SET TASK: Reproduce the account of hiking the Iceline Trail in Yoho National Park word for word.

Yoho National Park, BC

With rain in the forecast for much of Banff National Park, but not for Yoho, just an hour west, I opted to make the drive to Field, BC and the popular Iceline Trail (purportedly the jewel of this particular Park).  The winding, treelined 20-minute drive to the trailhead leads to Takakkaw Falls, a large waterfall and bustling tourist attraction.  Luckily for me, and other hikers of my ilk, most visitors were only interested in the falls, and not the potentially 22 miles of trail stretching across multiple loops along the Iceline Trail.  My plan was to hike for about 5 hours, but a mid-hike decision to take the Whaleback loop trail off the northern edge of the Iceline Trail extended my hike to roughly 8 hours and about 19 miles in total.

MATERIAL SUPPLIED:

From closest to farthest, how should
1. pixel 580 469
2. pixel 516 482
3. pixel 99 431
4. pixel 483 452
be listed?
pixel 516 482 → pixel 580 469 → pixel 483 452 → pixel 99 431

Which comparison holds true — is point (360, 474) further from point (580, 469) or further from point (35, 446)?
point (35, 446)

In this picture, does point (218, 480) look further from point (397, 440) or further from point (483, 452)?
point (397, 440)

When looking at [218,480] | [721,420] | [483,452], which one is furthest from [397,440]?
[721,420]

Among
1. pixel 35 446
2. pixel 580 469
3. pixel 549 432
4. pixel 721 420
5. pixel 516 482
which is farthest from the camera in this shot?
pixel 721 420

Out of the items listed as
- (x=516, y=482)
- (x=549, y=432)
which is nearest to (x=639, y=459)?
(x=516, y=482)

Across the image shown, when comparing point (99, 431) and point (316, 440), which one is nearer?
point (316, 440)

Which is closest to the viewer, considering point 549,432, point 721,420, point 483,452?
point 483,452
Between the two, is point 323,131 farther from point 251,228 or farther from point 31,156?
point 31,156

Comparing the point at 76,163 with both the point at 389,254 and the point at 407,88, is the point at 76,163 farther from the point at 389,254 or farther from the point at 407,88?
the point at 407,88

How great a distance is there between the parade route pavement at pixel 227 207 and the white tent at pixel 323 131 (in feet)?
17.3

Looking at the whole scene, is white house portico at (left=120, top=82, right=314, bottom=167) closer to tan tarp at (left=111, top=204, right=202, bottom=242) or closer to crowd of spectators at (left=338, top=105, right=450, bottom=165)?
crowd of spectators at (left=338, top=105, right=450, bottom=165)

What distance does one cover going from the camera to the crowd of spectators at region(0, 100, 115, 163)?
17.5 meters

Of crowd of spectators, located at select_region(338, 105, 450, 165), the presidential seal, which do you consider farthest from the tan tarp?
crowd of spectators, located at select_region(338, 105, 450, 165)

SOLUTION TO THE PROBLEM:
Yoho National Park, BC

With rain in the forecast for much of Banff National Park, but not for Yoho, just an hour west, I opted to make the drive to Field, BC and the popular Iceline Trail (purportedly the jewel of this particular Park).  The winding, treelined 20-minute drive to the trailhead leads to Takakkaw Falls, a large waterfall and bustling tourist attraction.  Luckily for me, and other hikers of my ilk, most visitors were only interested in the falls, and not the potentially 22 miles of trail stretching across multiple loops along the Iceline Trail.  My plan was to hike for about 5 hours, but a mid-hike decision to take the Whaleback loop trail off the northern edge of the Iceline Trail extended my hike to roughly 8 hours and about 19 miles in total.